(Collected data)
>> Begin

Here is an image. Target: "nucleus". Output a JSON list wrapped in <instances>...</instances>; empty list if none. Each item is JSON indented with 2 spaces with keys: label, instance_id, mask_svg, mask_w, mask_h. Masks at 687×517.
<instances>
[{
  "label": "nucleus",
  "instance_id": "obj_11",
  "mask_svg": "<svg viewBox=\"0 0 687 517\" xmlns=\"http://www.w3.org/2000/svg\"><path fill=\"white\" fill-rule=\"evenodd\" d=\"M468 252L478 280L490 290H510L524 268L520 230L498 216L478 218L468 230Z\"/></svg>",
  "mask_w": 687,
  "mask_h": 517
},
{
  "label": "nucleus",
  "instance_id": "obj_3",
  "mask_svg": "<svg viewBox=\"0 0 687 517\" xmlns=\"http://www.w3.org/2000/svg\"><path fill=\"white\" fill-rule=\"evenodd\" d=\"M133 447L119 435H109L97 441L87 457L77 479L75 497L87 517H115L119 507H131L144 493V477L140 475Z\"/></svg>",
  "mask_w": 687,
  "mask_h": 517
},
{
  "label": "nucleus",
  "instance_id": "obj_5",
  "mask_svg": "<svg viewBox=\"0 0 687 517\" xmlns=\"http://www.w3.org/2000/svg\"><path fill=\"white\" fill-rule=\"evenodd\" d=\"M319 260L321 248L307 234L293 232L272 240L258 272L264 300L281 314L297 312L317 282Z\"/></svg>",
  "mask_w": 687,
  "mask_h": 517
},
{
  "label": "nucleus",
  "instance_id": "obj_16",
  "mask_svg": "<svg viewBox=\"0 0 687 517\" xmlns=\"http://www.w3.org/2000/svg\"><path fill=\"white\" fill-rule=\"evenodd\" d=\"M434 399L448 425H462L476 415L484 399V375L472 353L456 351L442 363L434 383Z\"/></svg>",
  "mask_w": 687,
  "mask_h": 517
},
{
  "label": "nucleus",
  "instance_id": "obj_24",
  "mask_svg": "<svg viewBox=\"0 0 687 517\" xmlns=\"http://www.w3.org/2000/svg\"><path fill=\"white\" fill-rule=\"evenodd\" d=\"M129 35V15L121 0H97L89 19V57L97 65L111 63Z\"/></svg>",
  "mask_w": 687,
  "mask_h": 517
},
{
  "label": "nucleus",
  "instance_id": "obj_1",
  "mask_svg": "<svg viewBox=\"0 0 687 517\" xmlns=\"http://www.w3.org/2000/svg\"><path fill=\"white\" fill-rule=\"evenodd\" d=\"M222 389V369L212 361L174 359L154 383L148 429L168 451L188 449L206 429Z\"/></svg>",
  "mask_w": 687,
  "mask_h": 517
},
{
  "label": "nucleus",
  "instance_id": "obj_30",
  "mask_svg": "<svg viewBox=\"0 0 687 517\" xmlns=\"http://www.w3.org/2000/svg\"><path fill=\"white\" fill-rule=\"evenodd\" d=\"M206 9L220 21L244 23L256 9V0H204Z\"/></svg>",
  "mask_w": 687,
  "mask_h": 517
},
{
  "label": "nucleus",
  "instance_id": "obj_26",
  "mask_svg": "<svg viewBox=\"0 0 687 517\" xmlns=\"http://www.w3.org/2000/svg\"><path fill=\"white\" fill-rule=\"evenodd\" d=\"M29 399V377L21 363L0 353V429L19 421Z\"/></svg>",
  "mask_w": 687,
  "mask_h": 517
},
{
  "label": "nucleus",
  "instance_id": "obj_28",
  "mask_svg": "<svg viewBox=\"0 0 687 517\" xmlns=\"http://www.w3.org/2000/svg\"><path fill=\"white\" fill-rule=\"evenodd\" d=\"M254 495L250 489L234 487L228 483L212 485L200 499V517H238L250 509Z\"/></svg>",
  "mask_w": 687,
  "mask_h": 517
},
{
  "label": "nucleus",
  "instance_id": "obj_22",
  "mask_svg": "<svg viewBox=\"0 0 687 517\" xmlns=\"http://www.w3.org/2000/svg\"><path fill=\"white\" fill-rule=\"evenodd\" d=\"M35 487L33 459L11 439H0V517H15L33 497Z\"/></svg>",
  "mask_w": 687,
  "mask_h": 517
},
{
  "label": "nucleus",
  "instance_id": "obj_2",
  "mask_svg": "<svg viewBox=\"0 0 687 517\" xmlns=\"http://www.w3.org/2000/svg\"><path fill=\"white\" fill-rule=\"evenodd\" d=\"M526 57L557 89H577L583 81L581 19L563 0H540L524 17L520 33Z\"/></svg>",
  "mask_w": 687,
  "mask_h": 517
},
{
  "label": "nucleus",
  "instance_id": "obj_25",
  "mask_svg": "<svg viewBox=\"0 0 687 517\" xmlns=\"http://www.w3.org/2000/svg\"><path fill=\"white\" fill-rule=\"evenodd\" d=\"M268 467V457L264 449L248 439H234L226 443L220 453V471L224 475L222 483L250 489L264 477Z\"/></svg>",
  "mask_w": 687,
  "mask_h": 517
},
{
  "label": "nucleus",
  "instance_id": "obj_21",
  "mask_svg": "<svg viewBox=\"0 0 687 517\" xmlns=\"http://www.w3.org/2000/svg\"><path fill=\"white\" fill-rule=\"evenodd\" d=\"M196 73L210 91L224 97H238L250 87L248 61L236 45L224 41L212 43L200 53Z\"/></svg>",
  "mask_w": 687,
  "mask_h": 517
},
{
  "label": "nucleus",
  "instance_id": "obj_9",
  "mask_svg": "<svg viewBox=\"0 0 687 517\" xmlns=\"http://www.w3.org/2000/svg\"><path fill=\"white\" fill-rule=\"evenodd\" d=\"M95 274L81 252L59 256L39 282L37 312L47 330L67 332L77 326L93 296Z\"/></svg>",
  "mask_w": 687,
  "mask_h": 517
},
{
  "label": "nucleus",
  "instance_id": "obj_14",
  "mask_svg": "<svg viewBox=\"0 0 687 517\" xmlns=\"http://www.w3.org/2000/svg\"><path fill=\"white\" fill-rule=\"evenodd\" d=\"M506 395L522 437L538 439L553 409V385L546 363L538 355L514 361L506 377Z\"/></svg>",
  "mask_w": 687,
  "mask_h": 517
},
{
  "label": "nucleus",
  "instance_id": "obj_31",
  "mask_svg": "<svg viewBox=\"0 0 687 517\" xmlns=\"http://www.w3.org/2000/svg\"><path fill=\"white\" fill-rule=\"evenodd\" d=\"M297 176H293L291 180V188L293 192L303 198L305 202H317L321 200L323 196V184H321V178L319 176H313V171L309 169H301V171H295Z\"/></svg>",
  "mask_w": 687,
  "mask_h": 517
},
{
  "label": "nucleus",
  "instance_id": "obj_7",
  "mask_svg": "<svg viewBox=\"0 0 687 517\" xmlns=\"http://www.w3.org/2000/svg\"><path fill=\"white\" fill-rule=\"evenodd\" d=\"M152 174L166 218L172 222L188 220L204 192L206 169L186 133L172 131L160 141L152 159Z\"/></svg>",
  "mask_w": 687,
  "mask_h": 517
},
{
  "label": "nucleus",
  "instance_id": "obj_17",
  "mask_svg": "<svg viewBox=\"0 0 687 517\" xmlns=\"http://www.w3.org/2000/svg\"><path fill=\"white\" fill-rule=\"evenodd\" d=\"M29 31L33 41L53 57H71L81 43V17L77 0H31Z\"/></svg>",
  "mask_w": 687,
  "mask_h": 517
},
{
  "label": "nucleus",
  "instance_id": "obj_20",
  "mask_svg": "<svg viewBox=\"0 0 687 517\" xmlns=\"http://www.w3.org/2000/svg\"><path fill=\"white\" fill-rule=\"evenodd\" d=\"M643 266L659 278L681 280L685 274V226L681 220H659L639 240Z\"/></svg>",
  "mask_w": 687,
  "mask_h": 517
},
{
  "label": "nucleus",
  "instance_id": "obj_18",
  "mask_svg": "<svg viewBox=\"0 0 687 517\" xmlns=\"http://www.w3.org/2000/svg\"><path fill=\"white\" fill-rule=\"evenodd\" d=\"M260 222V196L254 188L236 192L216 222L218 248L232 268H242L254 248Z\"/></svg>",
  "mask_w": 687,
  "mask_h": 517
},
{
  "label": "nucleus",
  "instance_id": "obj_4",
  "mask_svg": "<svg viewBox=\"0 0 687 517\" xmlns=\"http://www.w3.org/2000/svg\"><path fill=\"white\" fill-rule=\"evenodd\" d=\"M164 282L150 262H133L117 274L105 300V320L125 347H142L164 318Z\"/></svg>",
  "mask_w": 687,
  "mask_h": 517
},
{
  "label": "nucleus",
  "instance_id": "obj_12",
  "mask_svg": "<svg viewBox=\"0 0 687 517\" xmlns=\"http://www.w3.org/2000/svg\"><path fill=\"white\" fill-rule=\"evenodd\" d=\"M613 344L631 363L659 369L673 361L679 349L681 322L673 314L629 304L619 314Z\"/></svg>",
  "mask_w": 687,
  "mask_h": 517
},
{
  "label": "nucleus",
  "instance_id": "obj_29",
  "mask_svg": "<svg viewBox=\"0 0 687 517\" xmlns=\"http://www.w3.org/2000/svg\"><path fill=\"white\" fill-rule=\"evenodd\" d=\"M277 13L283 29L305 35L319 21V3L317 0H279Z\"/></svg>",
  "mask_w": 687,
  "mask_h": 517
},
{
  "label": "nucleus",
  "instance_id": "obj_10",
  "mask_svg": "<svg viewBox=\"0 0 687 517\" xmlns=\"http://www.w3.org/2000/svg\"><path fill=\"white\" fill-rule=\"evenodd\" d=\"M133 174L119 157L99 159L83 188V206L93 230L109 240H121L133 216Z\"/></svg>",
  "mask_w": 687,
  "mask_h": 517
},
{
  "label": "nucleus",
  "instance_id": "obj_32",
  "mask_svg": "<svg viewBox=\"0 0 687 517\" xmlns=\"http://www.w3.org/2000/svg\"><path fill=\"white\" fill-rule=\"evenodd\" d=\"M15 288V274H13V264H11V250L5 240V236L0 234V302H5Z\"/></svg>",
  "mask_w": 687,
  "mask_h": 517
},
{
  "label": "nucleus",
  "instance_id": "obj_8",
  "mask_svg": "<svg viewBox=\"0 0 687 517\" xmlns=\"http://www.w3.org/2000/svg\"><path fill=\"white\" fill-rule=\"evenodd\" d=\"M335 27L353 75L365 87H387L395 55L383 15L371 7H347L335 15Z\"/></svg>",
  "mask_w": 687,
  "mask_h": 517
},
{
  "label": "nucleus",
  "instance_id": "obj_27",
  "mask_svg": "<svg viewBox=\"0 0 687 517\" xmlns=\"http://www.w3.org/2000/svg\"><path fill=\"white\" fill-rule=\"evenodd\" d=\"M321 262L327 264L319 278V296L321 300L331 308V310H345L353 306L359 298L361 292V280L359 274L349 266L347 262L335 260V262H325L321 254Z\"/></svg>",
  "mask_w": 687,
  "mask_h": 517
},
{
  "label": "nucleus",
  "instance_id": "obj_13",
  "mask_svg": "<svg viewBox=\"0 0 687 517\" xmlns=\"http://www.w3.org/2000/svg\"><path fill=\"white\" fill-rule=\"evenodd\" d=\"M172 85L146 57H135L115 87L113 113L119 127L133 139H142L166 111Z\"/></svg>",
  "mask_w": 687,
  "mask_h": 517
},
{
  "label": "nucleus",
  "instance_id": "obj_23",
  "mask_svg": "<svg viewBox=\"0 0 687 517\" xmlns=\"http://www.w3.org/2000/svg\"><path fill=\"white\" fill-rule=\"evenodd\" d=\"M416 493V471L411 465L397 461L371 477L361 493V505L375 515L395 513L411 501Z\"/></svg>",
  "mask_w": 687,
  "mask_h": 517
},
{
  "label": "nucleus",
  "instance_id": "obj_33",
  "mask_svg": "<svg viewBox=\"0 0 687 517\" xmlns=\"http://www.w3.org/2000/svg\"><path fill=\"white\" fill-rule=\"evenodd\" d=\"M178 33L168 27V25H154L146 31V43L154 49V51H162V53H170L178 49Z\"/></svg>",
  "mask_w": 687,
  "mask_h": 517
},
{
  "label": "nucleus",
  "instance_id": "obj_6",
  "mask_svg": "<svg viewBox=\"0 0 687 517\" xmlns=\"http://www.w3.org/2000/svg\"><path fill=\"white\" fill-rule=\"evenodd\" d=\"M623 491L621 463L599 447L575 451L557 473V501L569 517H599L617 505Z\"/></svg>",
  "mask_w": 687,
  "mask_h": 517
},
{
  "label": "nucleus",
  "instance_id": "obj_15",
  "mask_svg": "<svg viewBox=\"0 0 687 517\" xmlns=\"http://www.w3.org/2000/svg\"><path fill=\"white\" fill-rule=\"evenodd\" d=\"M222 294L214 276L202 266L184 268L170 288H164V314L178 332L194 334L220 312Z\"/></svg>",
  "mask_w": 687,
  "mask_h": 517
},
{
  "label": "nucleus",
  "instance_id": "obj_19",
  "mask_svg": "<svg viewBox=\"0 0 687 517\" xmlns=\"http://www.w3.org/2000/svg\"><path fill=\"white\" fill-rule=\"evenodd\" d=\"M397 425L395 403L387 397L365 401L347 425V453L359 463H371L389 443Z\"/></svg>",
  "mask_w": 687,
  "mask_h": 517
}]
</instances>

>> End

Work instructions »
Which lines above contain the string "instances"? Copy each of them, treating uppercase and lowercase letters as different.

Task output »
Here is an image. Target: "nucleus". Output a JSON list wrapped in <instances>...</instances>; empty list if none. Each item is JSON indented with 2 spaces with keys: label, instance_id, mask_svg, mask_w, mask_h. Masks at 687×517.
<instances>
</instances>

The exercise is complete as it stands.